Note: you may need to restart the kernel to use updated packages.


In [117]:
# IMPORTS AND LIBRARIES
import requests
import time
import os
import json
import pandas as pd
from datetime import datetime, timedelta
from tqdm import tqdm
from dateutil import parser

In [119]:
# CONFIGURATION
from typing import List, Dict, Optional, Tuple
from dataclasses import dataclass
from pathlib import Path

@dataclass
class Config:
    """Configuration settings for NYT front page news collection."""
    api_key: str = "4BoKNTP1zEPMKk9BG8j4eqLn94pZV63Z"
    output_dir: str = "historical_front_page_news"
    max_pages: int = 10
    rate_limit_delay: float = 1.0
    base_url: str = "https://api.nytimes.com/svc/archive/v1"

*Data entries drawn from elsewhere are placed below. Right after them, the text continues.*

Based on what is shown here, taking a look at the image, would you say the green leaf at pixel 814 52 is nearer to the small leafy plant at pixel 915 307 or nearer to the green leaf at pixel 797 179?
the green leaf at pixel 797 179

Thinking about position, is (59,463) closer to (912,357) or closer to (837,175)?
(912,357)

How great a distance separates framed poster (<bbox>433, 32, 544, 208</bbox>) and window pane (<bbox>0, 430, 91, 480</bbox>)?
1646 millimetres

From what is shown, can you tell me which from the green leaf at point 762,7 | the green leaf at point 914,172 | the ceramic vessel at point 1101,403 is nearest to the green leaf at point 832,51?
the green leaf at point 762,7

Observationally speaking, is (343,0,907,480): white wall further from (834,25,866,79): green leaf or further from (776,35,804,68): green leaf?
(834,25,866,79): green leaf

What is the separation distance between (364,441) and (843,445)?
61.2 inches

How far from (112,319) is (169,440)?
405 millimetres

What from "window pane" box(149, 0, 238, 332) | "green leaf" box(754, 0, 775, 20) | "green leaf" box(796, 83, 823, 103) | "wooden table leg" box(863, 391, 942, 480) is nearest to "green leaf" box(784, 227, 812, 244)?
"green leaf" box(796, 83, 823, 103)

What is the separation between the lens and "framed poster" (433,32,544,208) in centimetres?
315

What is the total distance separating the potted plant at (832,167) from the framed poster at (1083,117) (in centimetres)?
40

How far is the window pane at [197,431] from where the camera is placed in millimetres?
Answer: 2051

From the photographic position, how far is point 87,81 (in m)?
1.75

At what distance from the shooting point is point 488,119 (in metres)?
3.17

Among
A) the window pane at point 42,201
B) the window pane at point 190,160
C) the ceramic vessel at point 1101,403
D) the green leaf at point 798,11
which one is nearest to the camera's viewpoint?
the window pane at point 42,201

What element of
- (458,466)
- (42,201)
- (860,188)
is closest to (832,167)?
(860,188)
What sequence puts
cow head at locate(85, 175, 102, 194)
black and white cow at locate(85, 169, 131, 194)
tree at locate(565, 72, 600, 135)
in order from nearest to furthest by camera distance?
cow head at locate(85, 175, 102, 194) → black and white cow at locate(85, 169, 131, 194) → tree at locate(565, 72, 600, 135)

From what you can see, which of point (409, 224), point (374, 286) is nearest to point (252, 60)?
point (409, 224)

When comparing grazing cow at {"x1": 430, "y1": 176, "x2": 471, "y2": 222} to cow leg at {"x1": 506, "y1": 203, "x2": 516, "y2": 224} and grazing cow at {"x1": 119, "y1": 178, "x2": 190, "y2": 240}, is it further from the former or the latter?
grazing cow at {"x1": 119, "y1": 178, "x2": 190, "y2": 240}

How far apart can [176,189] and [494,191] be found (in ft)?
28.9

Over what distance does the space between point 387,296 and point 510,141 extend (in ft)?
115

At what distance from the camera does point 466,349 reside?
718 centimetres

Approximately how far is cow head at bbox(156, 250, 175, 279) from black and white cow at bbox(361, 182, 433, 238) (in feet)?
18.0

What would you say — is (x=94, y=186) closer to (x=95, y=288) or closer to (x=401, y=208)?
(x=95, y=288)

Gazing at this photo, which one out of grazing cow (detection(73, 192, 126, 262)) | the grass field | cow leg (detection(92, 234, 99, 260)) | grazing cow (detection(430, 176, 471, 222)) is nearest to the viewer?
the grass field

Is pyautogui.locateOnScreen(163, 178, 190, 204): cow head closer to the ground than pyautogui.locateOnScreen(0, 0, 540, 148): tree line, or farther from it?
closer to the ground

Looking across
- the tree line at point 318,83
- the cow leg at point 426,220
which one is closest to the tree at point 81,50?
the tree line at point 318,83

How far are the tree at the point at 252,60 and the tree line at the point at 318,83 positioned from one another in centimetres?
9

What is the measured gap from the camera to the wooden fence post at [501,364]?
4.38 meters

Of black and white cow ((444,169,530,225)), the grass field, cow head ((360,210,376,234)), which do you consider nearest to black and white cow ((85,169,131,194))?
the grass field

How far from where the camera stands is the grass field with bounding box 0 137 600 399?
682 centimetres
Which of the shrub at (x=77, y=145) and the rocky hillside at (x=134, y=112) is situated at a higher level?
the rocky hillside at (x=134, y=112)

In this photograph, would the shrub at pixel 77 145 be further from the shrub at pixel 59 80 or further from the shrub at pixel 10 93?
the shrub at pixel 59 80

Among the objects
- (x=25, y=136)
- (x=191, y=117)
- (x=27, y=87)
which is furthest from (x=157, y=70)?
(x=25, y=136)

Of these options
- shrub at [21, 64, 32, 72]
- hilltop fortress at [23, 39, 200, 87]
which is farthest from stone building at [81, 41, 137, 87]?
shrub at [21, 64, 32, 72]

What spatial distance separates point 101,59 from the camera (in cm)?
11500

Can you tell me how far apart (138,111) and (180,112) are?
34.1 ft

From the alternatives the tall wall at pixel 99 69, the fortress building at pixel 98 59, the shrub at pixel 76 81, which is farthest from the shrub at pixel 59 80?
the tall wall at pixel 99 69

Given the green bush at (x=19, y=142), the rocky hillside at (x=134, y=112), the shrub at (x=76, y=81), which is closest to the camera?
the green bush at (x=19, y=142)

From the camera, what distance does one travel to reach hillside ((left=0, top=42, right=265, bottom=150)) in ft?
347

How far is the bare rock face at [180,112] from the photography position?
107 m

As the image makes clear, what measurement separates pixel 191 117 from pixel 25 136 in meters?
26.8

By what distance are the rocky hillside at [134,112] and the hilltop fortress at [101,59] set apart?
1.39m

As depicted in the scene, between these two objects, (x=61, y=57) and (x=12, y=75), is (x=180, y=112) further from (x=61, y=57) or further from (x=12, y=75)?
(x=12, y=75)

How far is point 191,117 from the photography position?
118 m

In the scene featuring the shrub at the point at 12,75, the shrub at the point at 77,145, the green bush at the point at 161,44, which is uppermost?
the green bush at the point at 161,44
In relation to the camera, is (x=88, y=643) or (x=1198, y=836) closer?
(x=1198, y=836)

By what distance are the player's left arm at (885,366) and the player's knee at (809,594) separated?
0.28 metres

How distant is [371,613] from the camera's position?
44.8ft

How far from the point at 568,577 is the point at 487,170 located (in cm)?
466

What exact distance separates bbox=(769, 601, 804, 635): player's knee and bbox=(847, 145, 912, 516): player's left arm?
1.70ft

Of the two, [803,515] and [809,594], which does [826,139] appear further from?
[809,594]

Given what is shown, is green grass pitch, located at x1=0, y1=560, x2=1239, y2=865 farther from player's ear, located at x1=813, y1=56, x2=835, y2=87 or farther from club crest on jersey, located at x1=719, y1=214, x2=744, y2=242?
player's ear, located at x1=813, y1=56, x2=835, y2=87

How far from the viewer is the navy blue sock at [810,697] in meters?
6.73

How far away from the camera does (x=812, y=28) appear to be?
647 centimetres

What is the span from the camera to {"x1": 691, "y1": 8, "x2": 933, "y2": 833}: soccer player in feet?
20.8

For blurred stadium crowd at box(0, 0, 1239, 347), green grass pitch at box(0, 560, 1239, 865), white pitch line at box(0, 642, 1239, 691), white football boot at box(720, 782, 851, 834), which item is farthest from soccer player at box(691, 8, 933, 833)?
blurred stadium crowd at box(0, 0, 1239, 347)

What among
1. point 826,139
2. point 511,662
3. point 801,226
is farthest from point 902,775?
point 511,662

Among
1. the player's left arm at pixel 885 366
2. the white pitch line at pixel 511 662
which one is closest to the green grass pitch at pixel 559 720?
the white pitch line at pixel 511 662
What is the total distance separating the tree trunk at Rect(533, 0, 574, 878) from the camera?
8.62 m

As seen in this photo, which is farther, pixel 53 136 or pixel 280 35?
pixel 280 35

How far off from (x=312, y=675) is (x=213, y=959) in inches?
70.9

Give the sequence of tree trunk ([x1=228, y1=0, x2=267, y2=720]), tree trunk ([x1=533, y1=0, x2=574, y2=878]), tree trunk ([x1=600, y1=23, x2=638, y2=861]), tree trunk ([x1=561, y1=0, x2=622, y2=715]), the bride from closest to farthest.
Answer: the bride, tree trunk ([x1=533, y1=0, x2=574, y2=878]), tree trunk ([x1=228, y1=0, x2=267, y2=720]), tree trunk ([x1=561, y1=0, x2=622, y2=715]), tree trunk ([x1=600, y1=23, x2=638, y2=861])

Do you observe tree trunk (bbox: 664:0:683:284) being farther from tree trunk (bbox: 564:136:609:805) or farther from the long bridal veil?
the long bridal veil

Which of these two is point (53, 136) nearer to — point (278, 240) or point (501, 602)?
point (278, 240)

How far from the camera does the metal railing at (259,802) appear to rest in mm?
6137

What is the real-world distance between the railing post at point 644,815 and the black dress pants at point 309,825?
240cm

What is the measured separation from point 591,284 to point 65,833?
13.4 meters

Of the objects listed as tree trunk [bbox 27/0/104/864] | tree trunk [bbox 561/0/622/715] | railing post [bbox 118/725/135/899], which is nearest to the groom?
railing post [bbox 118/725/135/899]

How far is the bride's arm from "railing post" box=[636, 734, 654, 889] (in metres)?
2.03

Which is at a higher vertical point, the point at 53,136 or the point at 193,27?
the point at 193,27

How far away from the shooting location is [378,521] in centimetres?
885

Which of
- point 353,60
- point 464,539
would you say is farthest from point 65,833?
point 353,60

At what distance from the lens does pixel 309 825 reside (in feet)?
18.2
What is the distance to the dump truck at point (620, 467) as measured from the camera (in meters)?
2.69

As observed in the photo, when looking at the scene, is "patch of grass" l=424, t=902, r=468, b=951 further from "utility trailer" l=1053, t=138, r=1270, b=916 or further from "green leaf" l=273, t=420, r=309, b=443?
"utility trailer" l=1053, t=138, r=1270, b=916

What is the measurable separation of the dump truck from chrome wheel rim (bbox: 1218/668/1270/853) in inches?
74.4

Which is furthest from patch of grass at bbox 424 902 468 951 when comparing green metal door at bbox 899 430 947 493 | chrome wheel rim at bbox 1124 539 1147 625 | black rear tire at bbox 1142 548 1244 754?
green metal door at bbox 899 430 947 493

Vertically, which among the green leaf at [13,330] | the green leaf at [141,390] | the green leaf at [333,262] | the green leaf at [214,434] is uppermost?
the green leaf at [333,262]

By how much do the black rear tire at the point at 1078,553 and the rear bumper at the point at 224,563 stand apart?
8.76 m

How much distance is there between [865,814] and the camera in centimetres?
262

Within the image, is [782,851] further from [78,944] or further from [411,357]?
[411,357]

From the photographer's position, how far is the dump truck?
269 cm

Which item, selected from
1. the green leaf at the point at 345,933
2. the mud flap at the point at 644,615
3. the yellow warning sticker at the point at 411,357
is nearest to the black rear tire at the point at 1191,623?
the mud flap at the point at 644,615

# Initialize configuration
config = Config()

print("Configuration loaded!")
print(f"Output directory: {config.output_dir}")
print(f"API Key: {config.api_key[:10]}...{config.api_key[-5:]}")
print(f"Max pages: {config.max_pages}")

Configuration loaded!
Output directory: historical_front_page_news
API Key: 4BoKNTP1zE...ZV63Z
Max pages: 10


In [120]:
# CORE UTILITY FUNCTIONS
def ensure_directory_exists(directory_path: str) -> None:
    Path(directory_path).mkdir(parents=True, exist_ok=True)


def is_front_page_article(article: Dict, max_page: int = 1) -> bool:
    """Modified to focus on true front page (page 1) by default"""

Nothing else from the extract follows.